Short but True: The Real Reason We Lose Height with Age
Most adults lose height as they age. What causes this? Scientists have different opinions on the matter. Some say it's the reduced height of the discs between the bones in the spine (vertebrae). Thinning and loss of fluid cause discs to lose height with age. Other scientists suggest that the true height of discs actually increases with age. With this thinking, loss of stature is mainly caused by the bones getting compressed.
Pondering this question, researchers in Germany studied X-rays of over 1,200 adults. Both the discs between the vertebrae and the vertebral bones were measured using a new, more accurate method.
The purpose of the study was to collect a bank of information called a baseline. This gives researchers a place to start when comparing one person to the next.
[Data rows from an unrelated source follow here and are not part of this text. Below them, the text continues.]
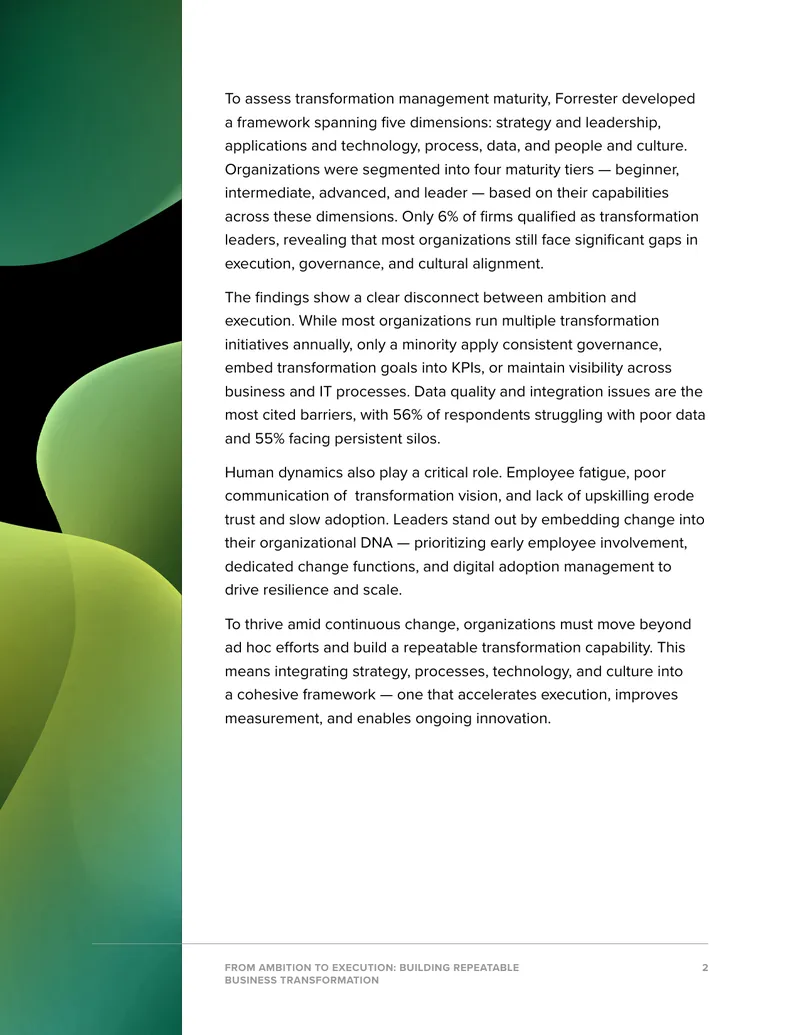 To assess transformation management maturity, Forrester developed a framework spanning five dimensions: strategy and leadership, applications and technology, process, data, and people and culture. Organizations were segmented into four maturity tiers — beginner, intermediate, advanced, and leader — based on their capabilities across these dimensions. Only 6% of firms qualified as transformation leaders, revealing that most organizations still face significant gaps in execution, governance, and cultural alignment.

The findings show a clear disconnect between ambition and execution. While most organizations run multiple transformation initiatives annually, only a minority apply consistent governance, embed transformation goals into KPIs, or maintain visibility across business and IT processes. Data quality and integration issues are the most cited barriers, with 56% of respondents struggling with poor data and 55% facing persistent silos.

Human dynamics also play a critical role. Employee fatigue, poor communication of  transformation vision, and lack of upskilling erode trust and slow adoption. Leaders stand out by embedding change into their organizational DNA — prioritizing early employee involvement, dedicated change functions, and digital adoption management to drive resilience and scale.

To thrive amid continuous change, organizations must move beyond ad hoc efforts and build a repeatable transformation capability. This means integrating strategy, processes, technology, and culture into a cohesive framework — one that accelerates execution, improves measurement, and enables ongoing innovation.

FROM AMBITION TO EXECUTION: BUILDING REPEATABLE BUSINESS TRANSFORMATION

2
It also tells them more about what happens to the height of discs and the shape of vertebrae with age.
The results of the study were surprising. The discs in the low back actually increased in height until people reached the age of 70. This was true for both men and women. At the same time, the main part of the vertebral bones got smaller with age. The middle of the bones actually appeared to sink in. This is referred to as increased concavity.
Data collected from a large number of back X-rays answered some important questions. The loss of height that comes with age is caused by changes in the bone, not changes in the discs between the bones. This information will help doctors compare patients' X-rays to "normal" adults at various ages.
Zengwu Shao, MD, et al. Radiographic Changes in the Lumbar Intervertebral Discs and Lumbar Vertebrae With Age. In Spine. February 1, 2002. Vol. 27. No. 3. Pp. 263-268.